Pumpkin Seed Pesto Rigatoni
Recipe adapted from Ashley Eddie, Santina, New York NY
Yield: 4 to 6 servings
Prep Time: 10 minutes
Cook Time: 20 minutes
Total Time: 30 minutes
For the Toasted Pumpkin Seed Pesto:
1 cup pumpkin seeds, toasted and still warm
1½ cups soffritto
2 tablespoons pumpkin seed oil
1 anchovy fillet
For the Rigatoni:
¼ cup extra-virgin olive oil
4 cloves garlic, sliced
4 anchovy fillets
1 cup fresh parsley, chopped
½ cup toasted pumpkin seed pesto
1 pound gluten-free rigatoni (or sub your pasta of choice)
Juice of 1 lemon, as needed
½ cup grated ricotta salata
1. Make the pesto: Add the pumpkin seeds to the bowl of a food processor and pulse until finely ground. Add the remaining ingredients and process until combined.

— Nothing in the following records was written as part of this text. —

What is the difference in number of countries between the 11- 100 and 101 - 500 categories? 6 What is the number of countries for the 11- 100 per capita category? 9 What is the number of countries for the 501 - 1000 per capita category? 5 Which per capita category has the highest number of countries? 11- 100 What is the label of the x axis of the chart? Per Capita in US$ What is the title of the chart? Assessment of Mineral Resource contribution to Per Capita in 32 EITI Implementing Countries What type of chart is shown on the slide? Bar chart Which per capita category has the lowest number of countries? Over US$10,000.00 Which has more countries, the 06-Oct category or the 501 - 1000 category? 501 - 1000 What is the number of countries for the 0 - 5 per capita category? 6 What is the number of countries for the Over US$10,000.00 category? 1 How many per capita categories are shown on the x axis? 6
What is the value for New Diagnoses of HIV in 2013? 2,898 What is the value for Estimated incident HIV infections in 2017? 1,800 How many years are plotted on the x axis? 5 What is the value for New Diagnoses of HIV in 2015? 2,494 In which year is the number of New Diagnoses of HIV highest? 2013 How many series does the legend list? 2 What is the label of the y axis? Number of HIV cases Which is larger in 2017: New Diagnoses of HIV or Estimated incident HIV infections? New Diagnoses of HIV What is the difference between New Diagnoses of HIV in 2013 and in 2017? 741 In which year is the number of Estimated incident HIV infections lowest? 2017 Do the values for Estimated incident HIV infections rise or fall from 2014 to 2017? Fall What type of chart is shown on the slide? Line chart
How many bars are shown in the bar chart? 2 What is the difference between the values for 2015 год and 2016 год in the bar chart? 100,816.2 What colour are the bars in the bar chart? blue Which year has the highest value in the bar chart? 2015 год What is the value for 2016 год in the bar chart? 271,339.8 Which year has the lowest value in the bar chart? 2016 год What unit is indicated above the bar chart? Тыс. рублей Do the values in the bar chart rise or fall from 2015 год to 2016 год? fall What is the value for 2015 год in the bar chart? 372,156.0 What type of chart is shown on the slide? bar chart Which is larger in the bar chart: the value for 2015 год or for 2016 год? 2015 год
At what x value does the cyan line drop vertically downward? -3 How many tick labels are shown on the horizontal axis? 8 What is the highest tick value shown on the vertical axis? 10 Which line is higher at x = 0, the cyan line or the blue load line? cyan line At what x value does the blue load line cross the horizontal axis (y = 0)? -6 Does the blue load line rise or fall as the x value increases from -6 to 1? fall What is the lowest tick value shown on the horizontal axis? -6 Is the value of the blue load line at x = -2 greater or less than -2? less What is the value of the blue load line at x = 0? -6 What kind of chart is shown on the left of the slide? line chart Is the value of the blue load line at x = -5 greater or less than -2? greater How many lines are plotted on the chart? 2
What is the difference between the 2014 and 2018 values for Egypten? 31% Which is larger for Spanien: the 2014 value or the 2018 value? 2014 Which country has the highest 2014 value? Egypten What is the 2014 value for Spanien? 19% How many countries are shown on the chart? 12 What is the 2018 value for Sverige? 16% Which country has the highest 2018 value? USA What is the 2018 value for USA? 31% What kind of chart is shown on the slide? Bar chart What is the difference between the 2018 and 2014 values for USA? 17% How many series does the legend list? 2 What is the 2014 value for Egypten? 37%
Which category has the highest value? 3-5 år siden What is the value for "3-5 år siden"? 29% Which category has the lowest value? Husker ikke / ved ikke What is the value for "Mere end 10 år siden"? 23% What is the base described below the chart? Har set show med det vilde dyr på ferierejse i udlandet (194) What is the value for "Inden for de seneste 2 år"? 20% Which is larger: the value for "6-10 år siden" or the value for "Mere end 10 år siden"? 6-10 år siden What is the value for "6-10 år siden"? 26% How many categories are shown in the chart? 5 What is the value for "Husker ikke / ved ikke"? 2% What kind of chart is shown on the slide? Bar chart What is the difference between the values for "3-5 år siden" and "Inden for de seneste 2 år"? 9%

2. Make the pasta: Bring a pot of water to a boil and season with salt. Add the pasta and cook until al dente, and make sure to reserve the pasta water.
3. Meanwhile, heat a separate pot over medium heat and add the olive oil, sliced garlic and anchovy fillets. Smash the anchovy into the oil and simmer, 3 to 5 minutes. Add in the parsley and pumpkin seed pesto and stir to combine.
4. Add the pasta into the pot with the pesto, adding some pasta water to achieve the desired consistency, until incorporated and warm. Season with lemon juice and salt to taste, then plate and serve with ricotta salata.